I don’t read a lot of “commercial” fiction but maybe I should. I’m not really sure what that categorization even means, or what it tells us about the book’s content. It seems to just signify a book that sells a ton of copies, but take a look at a bestseller list and that may only leave out poetry. For my purposes, I’ll consider it “escapist” fiction and that is exactly what The Intercept is, one of those books that you sit down with and hours fly by as your heart pulses and skips every few pages with the latest plot turn.

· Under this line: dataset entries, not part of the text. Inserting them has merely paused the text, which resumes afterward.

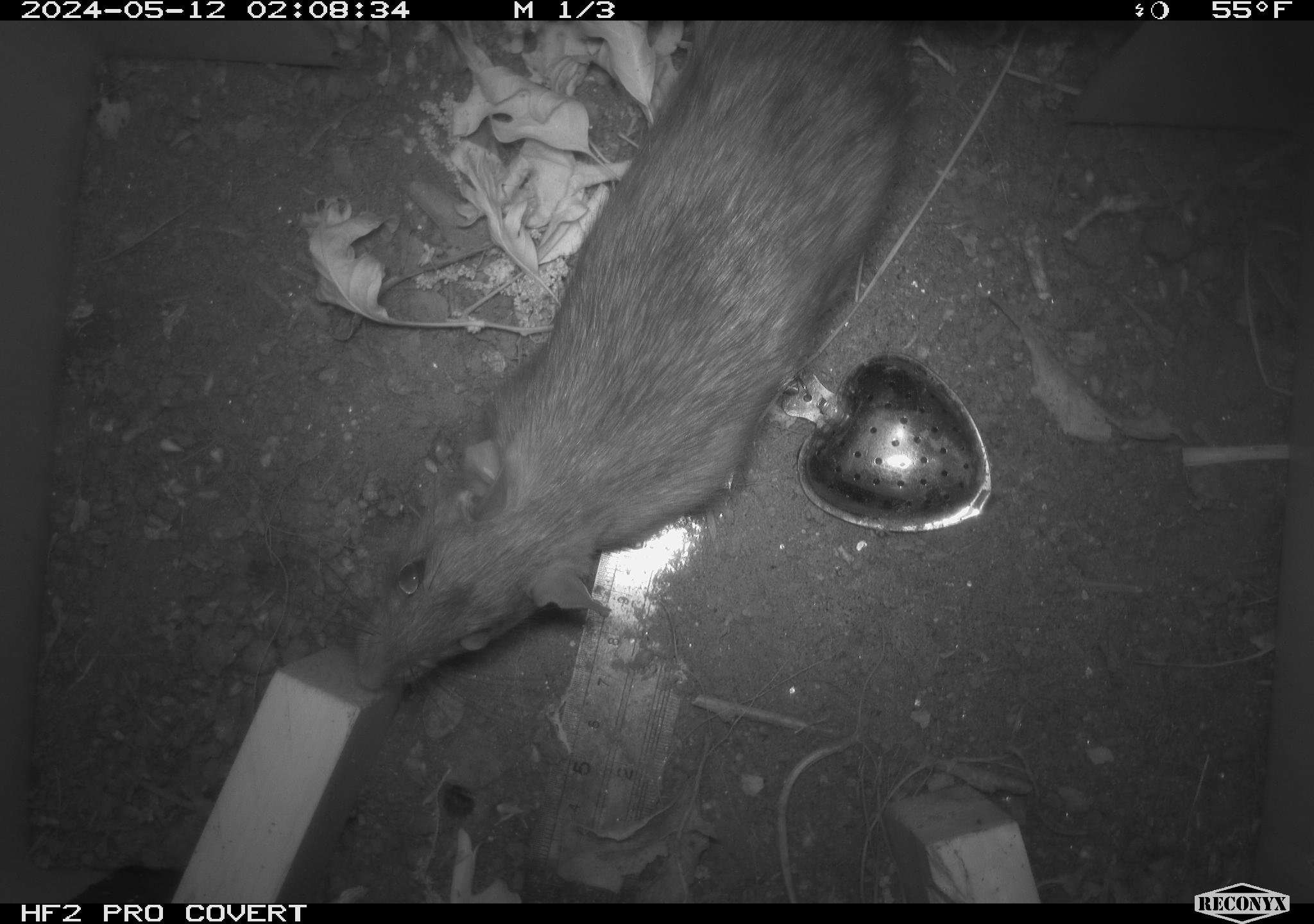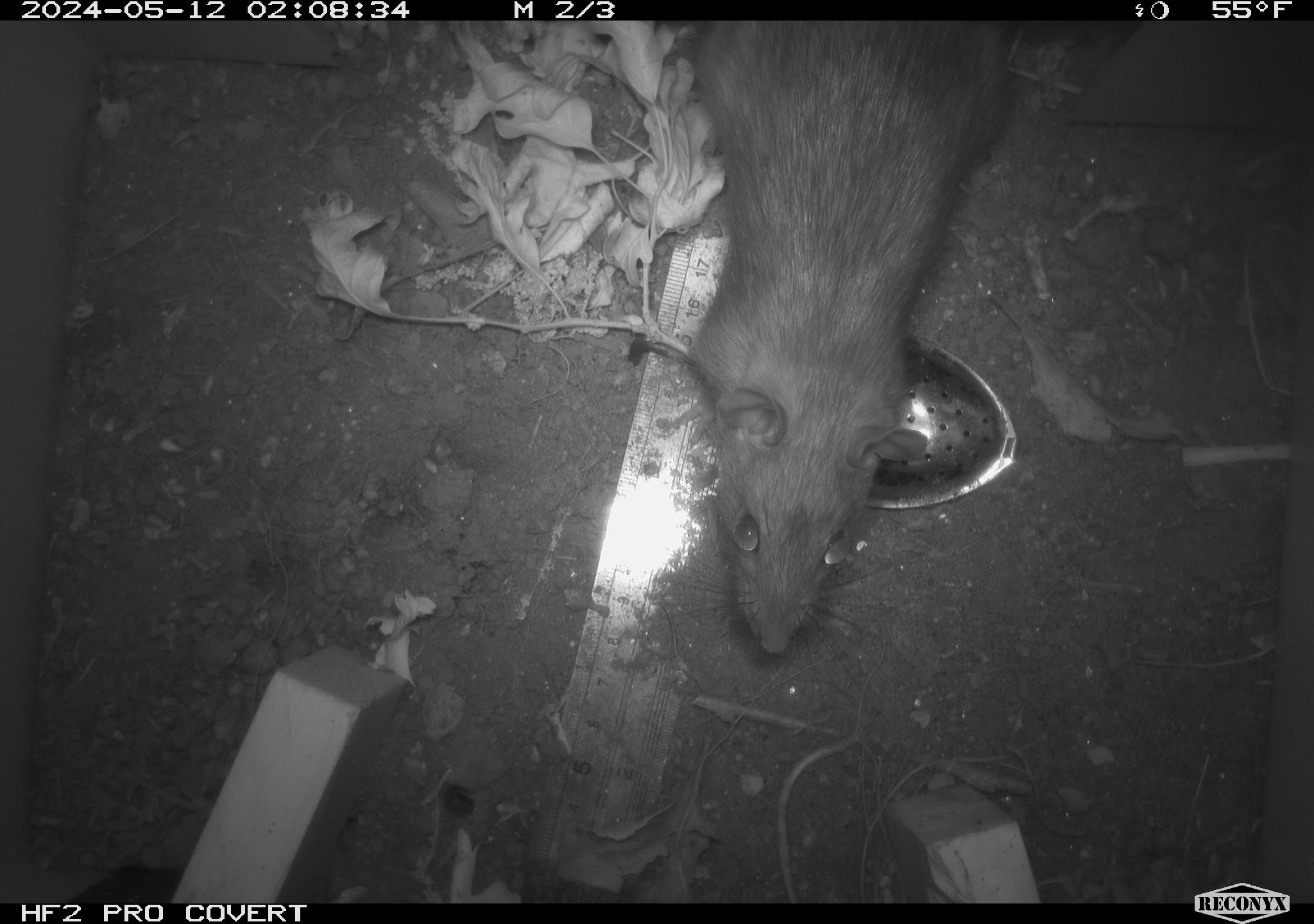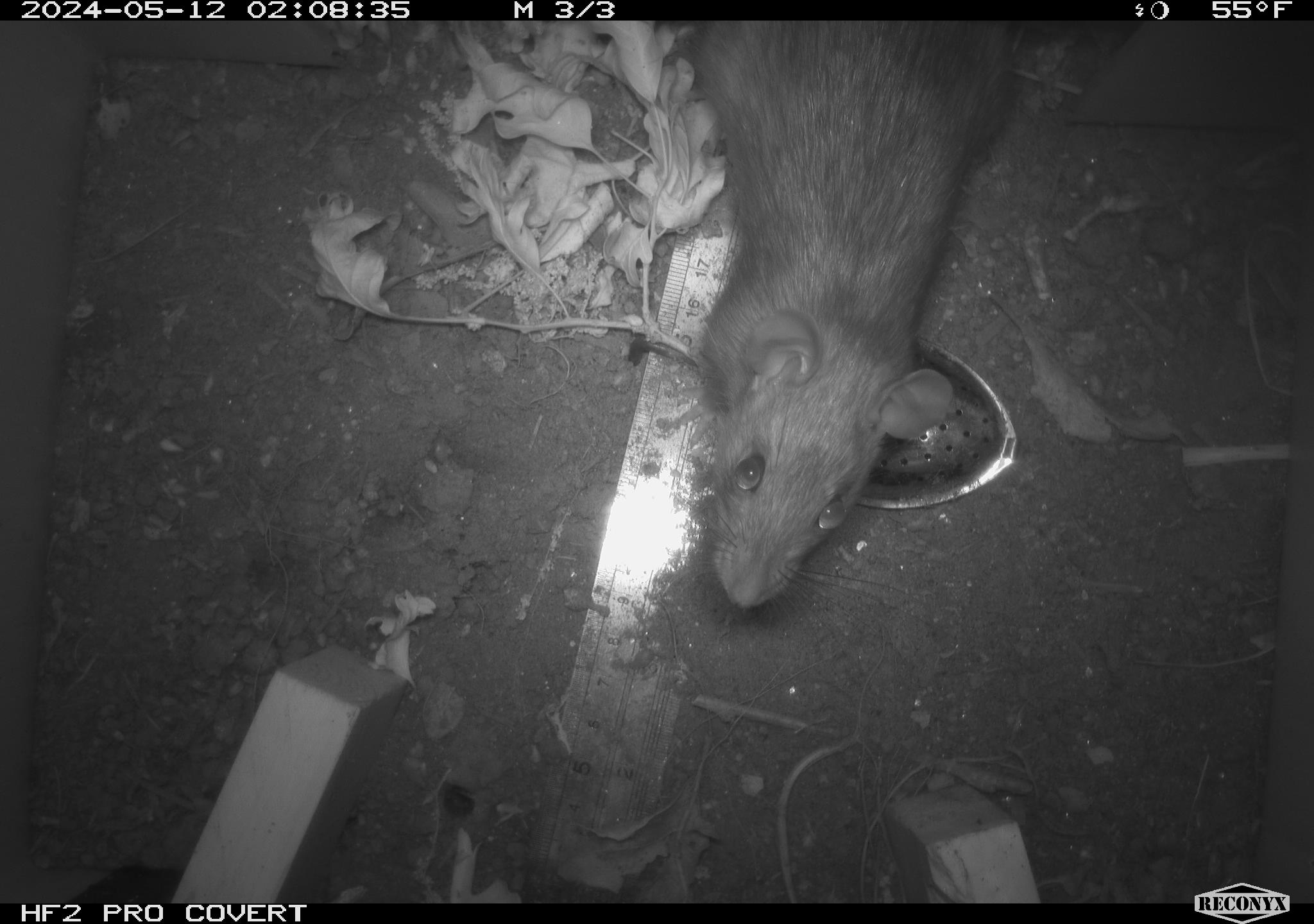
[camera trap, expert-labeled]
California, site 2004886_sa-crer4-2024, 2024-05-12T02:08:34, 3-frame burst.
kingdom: Animalia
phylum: Chordata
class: Mammalia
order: Rodentia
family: Muridae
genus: Rattus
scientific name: Rattus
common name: rat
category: rattus species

The Intercept is the first book starring Jeremy Fisk, an FBI agent a little different from the conventional genre heroes. He’s not a drunk or particularly boiled of any sort (hard or soft). Instead, he’s just a stand-up guy; brave but not a superhero; smart but not a beautiful mind sort. That element of realism is really significant and is symbolic of the rest of the book’s desire to get things right. In reading The Intercept you really do feel like this could actually happen, which goes a long way to heightening the tension. And that tension, by the way, starts right away as a plane is hijacked, a terrorist is overwhelmed and a group of passengers are instantly elevated to international hero status (and targets themselves!)
I really can’t recommend it enough for fans of Brad Thor, Robert Ludlum, Brad Meltzer and others. All the usual elements you want in a thriller are there: extreme danger, an unraveling puzzle, relationships strained and built under pressure. It’s a great read that really has that ripped-from-the-headlines feel (and how could it not? It’s written by none other than Law & Order creator Dick Wolf).
I love discovering a new author and series and if you do too I really encourage you to check out The Intercept.